Weihnachten : Kirche warnt vor Maßlosigkeit und übt Selbstkritik
Aachen In ihren Weihnachtspredigten warnen die Bischofe vor Süchten im Alltag, so auch Aachens Bischof Helmut Dieser. Aber auch der Missbrauchsskandal in der katholischen Kirche spielt eine große Rolle.

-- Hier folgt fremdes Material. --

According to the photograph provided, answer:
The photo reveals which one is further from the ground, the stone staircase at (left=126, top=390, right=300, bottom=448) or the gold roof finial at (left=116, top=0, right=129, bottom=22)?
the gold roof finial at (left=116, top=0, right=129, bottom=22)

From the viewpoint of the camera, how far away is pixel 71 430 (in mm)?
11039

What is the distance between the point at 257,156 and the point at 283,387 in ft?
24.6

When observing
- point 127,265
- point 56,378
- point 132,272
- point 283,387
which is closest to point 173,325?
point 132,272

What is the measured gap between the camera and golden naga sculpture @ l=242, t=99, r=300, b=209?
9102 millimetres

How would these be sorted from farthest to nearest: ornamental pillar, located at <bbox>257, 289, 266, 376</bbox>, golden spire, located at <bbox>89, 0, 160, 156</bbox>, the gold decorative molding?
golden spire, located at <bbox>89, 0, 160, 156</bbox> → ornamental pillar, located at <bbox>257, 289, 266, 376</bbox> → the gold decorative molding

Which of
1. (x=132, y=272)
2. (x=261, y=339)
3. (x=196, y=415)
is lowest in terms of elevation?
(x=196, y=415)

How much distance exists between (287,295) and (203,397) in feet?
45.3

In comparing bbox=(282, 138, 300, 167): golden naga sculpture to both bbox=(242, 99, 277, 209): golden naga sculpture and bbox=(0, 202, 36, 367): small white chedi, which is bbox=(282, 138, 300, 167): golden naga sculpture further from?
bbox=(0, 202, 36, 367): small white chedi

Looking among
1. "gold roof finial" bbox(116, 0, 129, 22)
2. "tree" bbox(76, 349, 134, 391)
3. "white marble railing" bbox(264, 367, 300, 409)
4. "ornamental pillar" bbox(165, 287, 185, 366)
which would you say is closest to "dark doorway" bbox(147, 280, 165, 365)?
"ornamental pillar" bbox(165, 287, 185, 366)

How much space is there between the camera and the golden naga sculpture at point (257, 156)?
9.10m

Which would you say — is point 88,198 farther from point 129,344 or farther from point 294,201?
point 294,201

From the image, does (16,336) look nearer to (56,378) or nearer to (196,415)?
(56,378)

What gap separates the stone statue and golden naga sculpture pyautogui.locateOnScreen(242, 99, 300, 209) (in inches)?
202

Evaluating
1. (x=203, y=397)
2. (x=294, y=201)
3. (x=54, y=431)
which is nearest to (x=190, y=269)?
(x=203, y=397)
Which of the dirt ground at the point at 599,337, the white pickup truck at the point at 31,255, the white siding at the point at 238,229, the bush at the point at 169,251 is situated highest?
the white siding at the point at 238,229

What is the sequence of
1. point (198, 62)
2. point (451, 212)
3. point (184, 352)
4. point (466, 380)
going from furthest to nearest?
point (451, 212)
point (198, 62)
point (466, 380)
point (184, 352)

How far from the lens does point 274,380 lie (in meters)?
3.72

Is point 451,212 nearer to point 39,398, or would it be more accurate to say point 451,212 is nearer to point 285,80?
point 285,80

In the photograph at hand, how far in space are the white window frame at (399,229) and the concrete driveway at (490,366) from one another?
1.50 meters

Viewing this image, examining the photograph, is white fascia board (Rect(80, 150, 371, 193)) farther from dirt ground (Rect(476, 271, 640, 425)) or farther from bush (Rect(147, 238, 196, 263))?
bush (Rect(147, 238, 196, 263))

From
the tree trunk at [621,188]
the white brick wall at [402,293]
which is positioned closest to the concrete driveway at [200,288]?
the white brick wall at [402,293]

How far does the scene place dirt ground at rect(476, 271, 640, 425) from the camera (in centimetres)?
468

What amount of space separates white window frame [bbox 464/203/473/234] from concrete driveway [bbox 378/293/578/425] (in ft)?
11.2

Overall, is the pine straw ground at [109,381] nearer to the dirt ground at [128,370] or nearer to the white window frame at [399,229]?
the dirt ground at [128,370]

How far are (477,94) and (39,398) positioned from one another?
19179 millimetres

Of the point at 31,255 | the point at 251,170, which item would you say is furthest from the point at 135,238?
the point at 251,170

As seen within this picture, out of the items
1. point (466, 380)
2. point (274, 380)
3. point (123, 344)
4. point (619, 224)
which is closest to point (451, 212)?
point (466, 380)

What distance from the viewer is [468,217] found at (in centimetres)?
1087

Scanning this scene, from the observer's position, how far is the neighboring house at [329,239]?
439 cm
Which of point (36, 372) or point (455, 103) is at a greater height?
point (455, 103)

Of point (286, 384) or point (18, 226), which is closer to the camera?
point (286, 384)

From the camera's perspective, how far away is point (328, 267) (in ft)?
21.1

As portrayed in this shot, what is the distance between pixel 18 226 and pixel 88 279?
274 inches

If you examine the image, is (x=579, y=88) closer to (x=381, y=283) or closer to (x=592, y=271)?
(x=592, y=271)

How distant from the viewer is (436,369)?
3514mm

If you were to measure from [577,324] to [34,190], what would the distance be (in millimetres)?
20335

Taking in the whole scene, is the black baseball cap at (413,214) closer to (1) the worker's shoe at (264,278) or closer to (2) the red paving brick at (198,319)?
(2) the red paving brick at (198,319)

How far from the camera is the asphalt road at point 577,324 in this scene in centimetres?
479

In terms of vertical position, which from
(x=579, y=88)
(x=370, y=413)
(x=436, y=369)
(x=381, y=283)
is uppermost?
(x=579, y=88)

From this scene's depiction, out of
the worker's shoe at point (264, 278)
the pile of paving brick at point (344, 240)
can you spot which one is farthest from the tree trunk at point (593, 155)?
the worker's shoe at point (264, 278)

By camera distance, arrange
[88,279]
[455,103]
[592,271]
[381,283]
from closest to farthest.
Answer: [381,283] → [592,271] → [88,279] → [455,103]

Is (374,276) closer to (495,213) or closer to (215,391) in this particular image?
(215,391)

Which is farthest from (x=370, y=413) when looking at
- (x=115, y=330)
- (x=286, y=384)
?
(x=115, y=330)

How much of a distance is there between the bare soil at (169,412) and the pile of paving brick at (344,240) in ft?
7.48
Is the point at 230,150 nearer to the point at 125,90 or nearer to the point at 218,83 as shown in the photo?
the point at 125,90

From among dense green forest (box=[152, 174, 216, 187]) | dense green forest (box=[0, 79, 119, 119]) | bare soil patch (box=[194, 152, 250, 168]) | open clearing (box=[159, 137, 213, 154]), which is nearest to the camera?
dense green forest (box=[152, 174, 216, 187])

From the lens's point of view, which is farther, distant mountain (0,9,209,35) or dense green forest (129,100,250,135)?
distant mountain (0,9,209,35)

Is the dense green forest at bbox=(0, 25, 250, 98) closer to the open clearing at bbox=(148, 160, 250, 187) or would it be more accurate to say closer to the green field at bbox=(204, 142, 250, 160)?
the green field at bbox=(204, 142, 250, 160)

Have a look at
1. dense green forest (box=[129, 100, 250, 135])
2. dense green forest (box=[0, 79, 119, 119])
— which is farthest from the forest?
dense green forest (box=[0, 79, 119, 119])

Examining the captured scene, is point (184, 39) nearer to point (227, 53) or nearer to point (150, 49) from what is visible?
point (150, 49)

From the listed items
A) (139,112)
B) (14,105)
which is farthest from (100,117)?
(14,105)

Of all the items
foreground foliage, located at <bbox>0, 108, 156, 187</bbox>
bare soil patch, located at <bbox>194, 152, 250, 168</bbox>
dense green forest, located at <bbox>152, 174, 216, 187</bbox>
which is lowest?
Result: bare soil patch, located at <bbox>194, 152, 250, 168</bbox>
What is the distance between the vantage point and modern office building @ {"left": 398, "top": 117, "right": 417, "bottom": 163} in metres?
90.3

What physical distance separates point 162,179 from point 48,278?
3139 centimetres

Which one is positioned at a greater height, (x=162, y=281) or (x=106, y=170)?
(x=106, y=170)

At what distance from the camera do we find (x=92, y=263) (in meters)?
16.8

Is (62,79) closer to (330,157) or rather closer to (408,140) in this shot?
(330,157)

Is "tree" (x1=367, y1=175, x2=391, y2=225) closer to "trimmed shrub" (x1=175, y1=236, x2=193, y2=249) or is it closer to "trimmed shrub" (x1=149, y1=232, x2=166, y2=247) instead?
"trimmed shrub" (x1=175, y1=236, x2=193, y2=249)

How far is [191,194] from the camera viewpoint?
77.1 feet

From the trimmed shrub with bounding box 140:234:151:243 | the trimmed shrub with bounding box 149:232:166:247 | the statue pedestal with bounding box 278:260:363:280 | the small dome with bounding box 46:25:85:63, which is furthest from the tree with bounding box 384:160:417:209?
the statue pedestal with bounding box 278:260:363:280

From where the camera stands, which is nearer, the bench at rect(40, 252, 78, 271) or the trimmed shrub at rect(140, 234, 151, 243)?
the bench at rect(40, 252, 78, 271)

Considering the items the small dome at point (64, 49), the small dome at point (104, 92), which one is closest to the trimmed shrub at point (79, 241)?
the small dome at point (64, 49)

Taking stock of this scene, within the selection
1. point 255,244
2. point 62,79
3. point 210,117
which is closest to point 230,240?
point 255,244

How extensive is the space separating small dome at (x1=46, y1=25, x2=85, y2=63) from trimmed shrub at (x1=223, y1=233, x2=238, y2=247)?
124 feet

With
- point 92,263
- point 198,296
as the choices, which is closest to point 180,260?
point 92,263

Die Warnung vor Maßlosigkeit in der digitalen Welt und die Auseinandersetzung mit dem Missbrauchskandal in der katholischen Kirche haben in diesem Jahr breiten Raum in den Weihnachtspredigten eingenommen. Der Aachener Bischof Helmut Dieser warnte in seiner Weihnachtsbotschaft vor Süchten und der Maßlosigkeit im Alltag, in der Wirtschaft und auch in der Politik. „Süchtig-Sein ist kein harmloses Wort“, hieß es in seiner vorab veröffentlichten Predigt. „Was es meint, das kann man auch so umschreiben: immer mehr vom Selben.“
Ein solches Bedürfnis auch zum Beispiel nach Medikamenten, Alkohol und Computerspielen könne irgendwann nicht mehr harmlos sein, sondern sehr problematisch werden. „Dann wird aus dem Immer-mehr-vom-Selben schleichend ein Immer-mehr-vom-Falschen“, warnte Dieser. Das gelte auch im Umgang mit der digitalen Welt. „Die meisten Menschen sind lange bereit, die Geschwindigkeit und die Fülle der Digitalisierung mitzuvollziehen, denn sie haben Angst, sonst das Leben zu verpassen“, mahnte der Aachener Bischof. Und selbst der Versuch, immer besser zu werden, sei riskant, wie die mutmaßlichen genetischen Manipulationen an menschlichen Embryonen zeigten. „So kann auch das Immer-Besser zu Terror und Verlust der Menschenwürde führen.“
Der Paderborner Erzbischof Hans-Josef Becker sprach in seiner Predigt am Heiligen Abend auch die Vertrauens- und Glaubwürdigkeitskrise der Kirche an. Das Vertrauen in die Kirche sei erschüttert worden durch die Erkenntnisse der sogenannten MHG-Studie über den sexuellen Missbrauch von Kindern und Jugendlichen in der Kirche. „Dies sind Erkenntnisse über die Realität schlimmer Gewalt gegenüber Schutzbefohlenen, die sich vertrauensvoll an Menschen gewandt haben, die in der Kirche besondere Verantwortung tragen“, sagte Becker.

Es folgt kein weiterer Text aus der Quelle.